• _Written request A_
In the research projects page, swap "Croatian" for "Serbian" and give the text between "Previous Research Projects" and "Pronoun, or Clitic).", inclusive.
• _Written request B_
In the research projects page, which cognitive task did Anna Wolleb's thesis use alongside the priming paradigm?

• _Given passage_
Research Projects

Current Research Projects

  • SALT: Syllable Structure: Acquisition, Loss, Typology, 2017-2020. Funding: Research Council of Norway FRIPRO grant; PI: Martin Krämer.
  • MIMS: Micro-variation in Multilingual Acquisition & Attrition Situations, 2016-2020. Funding: Research Council of Norway FRIPRO grant; PI: Marit Westergaard.
  • LAMBA: Latvian Language in Monolingual and Bilingual Acquisition: Tools, theories and applications, 2015-2017. Funding: EEA Norway grants; PIs: Dace Markus, Olga Urek.
  • DASAGO: North Sami Child Language Acquisition, 2011-2017. Funding: Research Council of Norway; PI: Kristine Bentzen.

Previous Research Projects (selection)

Current PhD Projects

    Marta Velnic
    Working title: The Acquisition of Double Object Constructions in Croatian Child Language
    Supervisors: Merete Anderssen, Marit Westergaard
    Brief description: The aim of this project is to understand how Croatian children acquire the possible word orders of dative alternation (Direct Object-Indirect Object/Indirect Object-Direct Object). Since Croatian has relatively free word order, another goal of this project is to understand what role givenness plays in structuring the information and how this influences the choice of the form of the two objects (NP, Pronoun, or Clitic).

     
    Ömur Caglar-Ryeng
    Working title: Linguistic Development in Norwegian Children at Risk for Dyslexia
    Supervisors: Trude Nergård Nilssen, Merete Anderssen
    Brief description: The aim of this project is twofold: (a) to investigate the patterns of language development, more specifically morphological and lexical development (i.e. vocabulary size and vocabulary growth rate), in Norwegian children at 3;5-4;5 years with and without a familial risk of dyslexia, and (b) to examine the concurrent and predictive relationships among these two language domains.

     

    Ritva Nystad
    Working title:
    Supervisors: Mikael Svonni, Kristine Bentzen
    Brief description:

     

    Bror Magnus Strand
    Working title: Structure and development of the Norwegian Roleplaying Register in Norwegian Preschoolers
    Supervisors:Merete Anderssen , Øystein Vangsnes
    Brief description:Norwegian children outside the capital dialect area are known to use something resembling the capital dialect when engaging in roleplay. The aim of this project is to assess Norwegian children’s acquisition and attainment of this register.

Completed PhD Projects

    Anna Wolleb
    Dissertation title: Syntactic representations in the bilingual mind: the role of executive function and pragmatics in cross-language priming
    Supervisors: Marit Westergaard, Antonella Sorace
    Dissertation committee:Ludovica Serratrice, Holly Branigan and Øystein Vangsnes
    Abstract:In this thesis I investigate how syntactic forms are represented and accessed in the mind of bilingual children. In particular, I explore the role of executive control and pragmatics in the selection and use of these representations. To do so, I tested a group of Norwegian-English bilingual children and a group of Norwegian age-matched monolinguals in a priming paradigm and in a cognitive task (the Dimensional Change Card Sort, hereafter DCCS). I investigated word order in possessive constructions and dative alternation. These forms were chosen because they allow for different word orders, which vary depending on semantic and discourse factors. That is, the different structures were elicited by means of a priming task (both within- and between-language) where children were first exposed to the alternating word orders (prime) and then had to describe a picture by selecting one the two possible options (target). My goals are two-fold: first, to show that priming within-language is stronger than priming between-language, arguably due to the involvement of an inhibitory mechanism; second, to demonstrate that the access to the abstract syntactic representation is mediated by semantic and pragmatic factors.

• _Provided material_
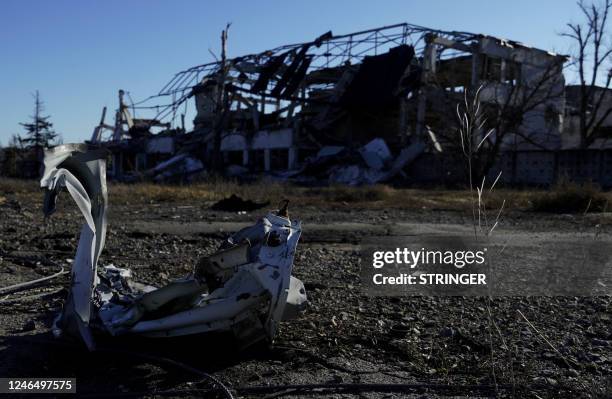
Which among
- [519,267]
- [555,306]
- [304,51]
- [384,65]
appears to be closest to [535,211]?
[519,267]

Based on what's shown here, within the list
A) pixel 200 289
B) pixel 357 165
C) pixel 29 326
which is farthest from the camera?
pixel 357 165

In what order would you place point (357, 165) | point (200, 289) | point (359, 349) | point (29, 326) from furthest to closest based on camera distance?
point (357, 165), point (29, 326), point (359, 349), point (200, 289)

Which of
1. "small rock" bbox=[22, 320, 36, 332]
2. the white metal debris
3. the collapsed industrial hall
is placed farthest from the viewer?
the collapsed industrial hall

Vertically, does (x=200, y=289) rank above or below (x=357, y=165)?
below

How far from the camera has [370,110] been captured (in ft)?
95.8

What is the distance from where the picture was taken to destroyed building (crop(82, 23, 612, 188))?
26562 mm

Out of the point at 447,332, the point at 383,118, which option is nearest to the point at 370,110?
the point at 383,118

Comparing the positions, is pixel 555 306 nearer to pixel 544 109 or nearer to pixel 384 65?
pixel 384 65

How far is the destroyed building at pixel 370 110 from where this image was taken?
26.6 meters

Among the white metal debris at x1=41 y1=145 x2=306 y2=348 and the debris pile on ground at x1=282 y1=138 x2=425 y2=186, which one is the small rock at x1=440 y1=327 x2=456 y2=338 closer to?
the white metal debris at x1=41 y1=145 x2=306 y2=348

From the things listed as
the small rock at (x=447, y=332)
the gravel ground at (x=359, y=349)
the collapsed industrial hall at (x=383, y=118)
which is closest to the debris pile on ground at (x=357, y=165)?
the collapsed industrial hall at (x=383, y=118)

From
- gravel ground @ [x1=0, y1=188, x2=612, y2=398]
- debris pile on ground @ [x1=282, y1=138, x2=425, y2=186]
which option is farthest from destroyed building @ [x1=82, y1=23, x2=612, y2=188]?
gravel ground @ [x1=0, y1=188, x2=612, y2=398]

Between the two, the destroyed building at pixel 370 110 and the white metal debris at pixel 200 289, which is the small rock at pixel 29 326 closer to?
the white metal debris at pixel 200 289

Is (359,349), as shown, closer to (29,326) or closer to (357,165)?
(29,326)
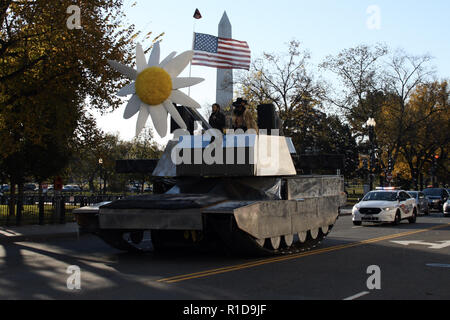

• _Complete answer A_
Previous Research Projects (selection)

Current PhD Projects

    Marta Velnic
    Working title: The Acquisition of Double Object Constructions in Serbian Child Language
    Supervisors: Merete Anderssen, Marit Westergaard
    Brief description: The aim of this project is to understand how Serbian children acquire the possible word orders of dative alternation (Direct Object-Indirect Object/Indirect Object-Direct Object). Since Serbian has relatively free word order, another goal of this project is to understand what role givenness plays in structuring the information and how this influences the choice of the form of the two objects (NP, Pronoun, or Clitic).

• _Complete answer B_
The Dimensional Change Card Sort (DCCS).